▶ _Task to complete_
Your answer should be the lines below from the one holding "5. Przestrzeganie zasad" through the one holding "2. Złagodzenie problemu", copied exactly and with nothing else.

··· Data for the task

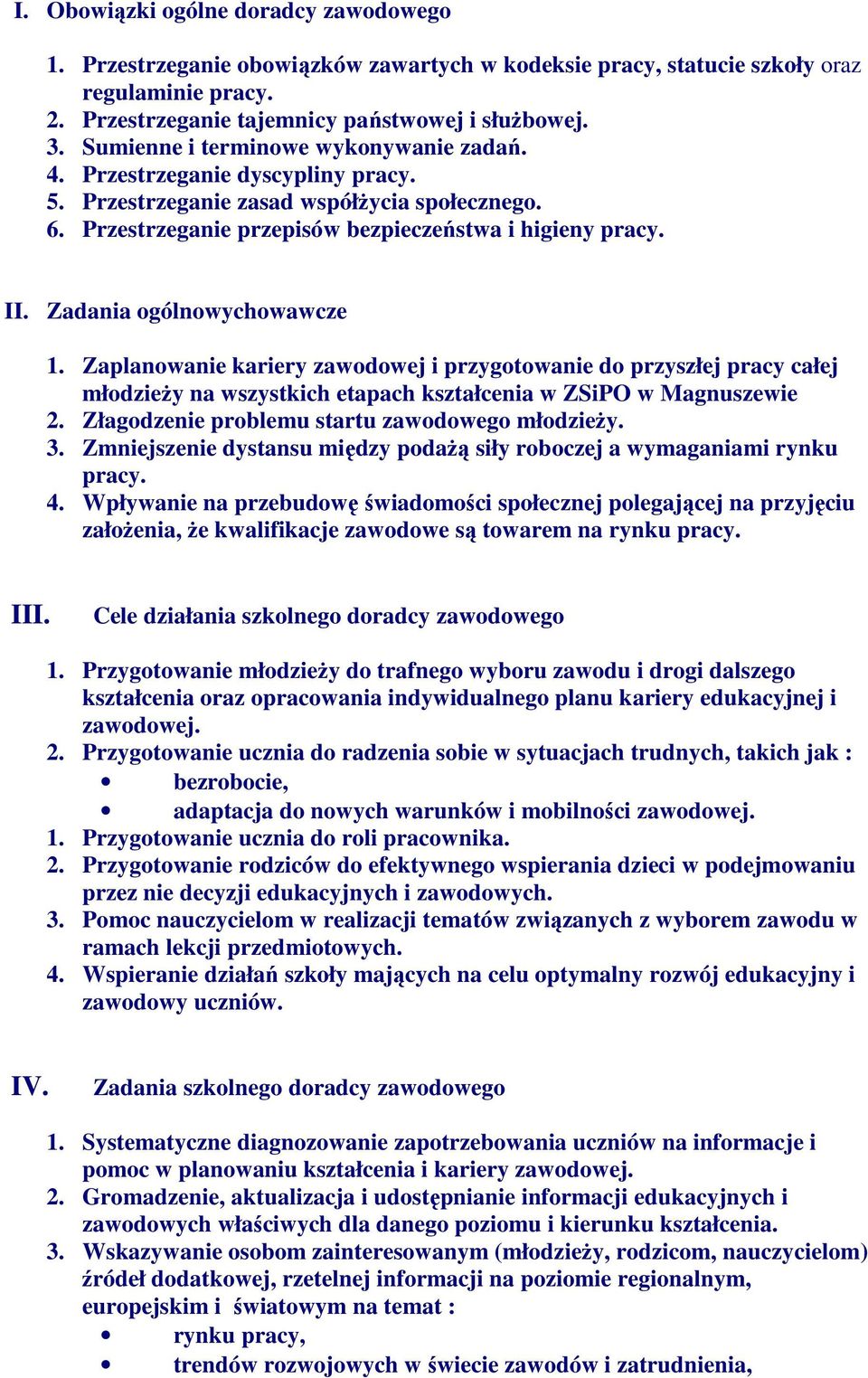 I. Obowiązki ogólne doradcy zawodowego

1. Przestrzeganie obowiązków zawartych w kodeksie pracy, statucie szkoły oraz regulaminie pracy.
2. Przestrzeganie tajemnicy państwowej i służbowej.
3. Sumienne i terminowe wykonywanie zadań.
4. Przestrzeganie dyscypliny pracy.
5. Przestrzeganie zasad współżycia społecznego.
6. Przestrzeganie przepisów bezpieczeństwa i higieny pracy.

II. Zadania ogólnowychowawcze

1. Zaplanowanie kariery zawodowej i przygotowanie do przyszłej pracy całej młodzieży na wszystkich etapach kształcenia w ZSiPO w Magnuszewie
2. Złagodzenie problemu startu zawodowego młodzieży.
3. Zmniejszenie dystansu między podażą siły roboczej a wymaganiami rynku pracy.
4. Wpływanie na przebudowę świadomości społecznej polegającej na przyjęciu założenia, że kwalifikacje zawodowe są towarem na rynku pracy.

III. Cele działania szkolnego doradcy zawodowego

1. Przygotowanie młodzieży do trafnego wyboru zawodu i drogi dalszego kształcenia oraz opracowania indywidualnego planu kariery edukacyjnej i zawodowej.
2. Przygotowanie ucznia do radzenia sobie w sytuacjach trudnych, takich jak :
• bezrobocie,
• adaptacja do nowych warunków i mobilności zawodowej.
1. Przygotowanie ucznia do roli pracownika.
2. Przygotowanie rodziców do efektywnego wspierania dzieci w podejmowaniu przez nie decyzji edukacyjnych i zawodowych.
3. Pomoc nauczycielom w realizacji tematów związanych z wyborem zawodu w ramach lekcji przedmiotowych.
4. Wspieranie działań szkoły mających na celu optymalny rozwój edukacyjny i zawodowy uczniów.

IV. Zadania szkolnego doradcy zawodowego

1. Systematyczne diagnozowanie zapotrzebowania uczniów na informacje i pomoc w planowaniu kształcenia i kariery zawodowej.
2. Gromadzenie, aktualizacja i udostępnianie informacji edukacyjnych i zawodowych właściwych dla danego poziomu i kierunku kształcenia.
3. Wskazywanie osobom zainteresowanym (młodzieży, rodzicom, nauczycielom) źródeł dodatkowej, rzetelnej informacji na poziomie regionalnym, europejskim i światowym na temat :
• rynku pracy,
• trendów rozwojowych w świecie zawodów i zatrudnienia,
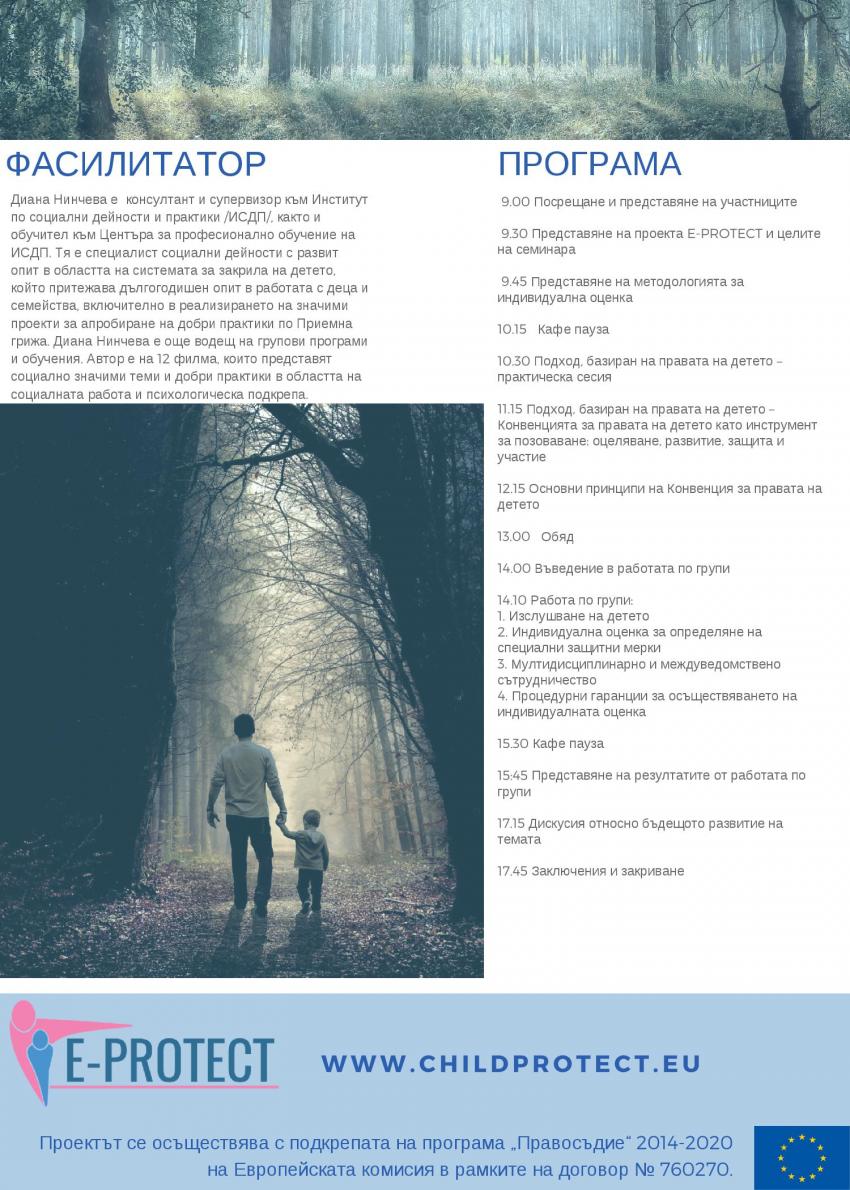 ФАСИЛИТАТОР

Диана Нинчева е консултант и супервизор към Институт по социални дейности и практики /ИСДП/, както и обучител към Центъра за професионално обучение на ИСДП. Тя е специалист социални дейности с развит опит в областта на системата за закрила на детето, който притежава дългогодишен опит в работата с деца и семейства, включително в реализирането на значими проекти за апробиране на добри практики по Приемна грижа. Диана Нинчева е още водещ на групови програми и обучения. Автор е на 12 филма, които представят социално значими теми и добри практики в областта на социалната работа и психологическа подкрепа.

ПРОГРАМА

9.00 Посрещане и представяне на участниците

9.30 Представяне на проекта E-PROTECT и целите на семинара

9.45 Представяне на методологията за индивидуална оценка

10.15 Кафе пауза

10.30 Подход, базиран на правата на детето – практическа сесия

11.15 Подход, базиран на правата на детето – Конвенцията за правата на детето като инструмент за позоваване: оцеляване, развитие, защита и участие

12.15 Основни принципи на Конвенция за правата на детето

13.00 Обяд

14.00 Въведение в работата по групи

14.10 Работа по групи:
1. Изслушване на детето
2. Индивидуална оценка за определяне на специални защитни мерки
3. Мултидисциплинарно и междуведомствено сътрудничество
4. Процедурни гаранции за осъществяването на индивидуалната оценка

15.30 Кафе пауза

15:45 Представяне на резултатите от работата по групи

17.15 Дискусия относно бъдещото развитие на темата

17.45 Заключения и закриване

E-PROTECT

WWW.CHILDPROTECT.EU

Проектът се осъществява с подкрепата на програма „Правосъдие“ 2014-2020 на Европейската комисия в рамките на договор № 760270.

······

▶ _Answer to this task_
5. Przestrzeganie zasad współżycia społecznego.
6. Przestrzeganie przepisów bezpieczeństwa i higieny pracy.

II. Zadania ogólnowychowawcze

1. Zaplanowanie kariery zawodowej i przygotowanie do przyszłej pracy całej młodzieży na wszystkich etapach kształcenia w ZSiPO w Magnuszewie
2. Złagodzenie problemu startu zawodowego młodzieży.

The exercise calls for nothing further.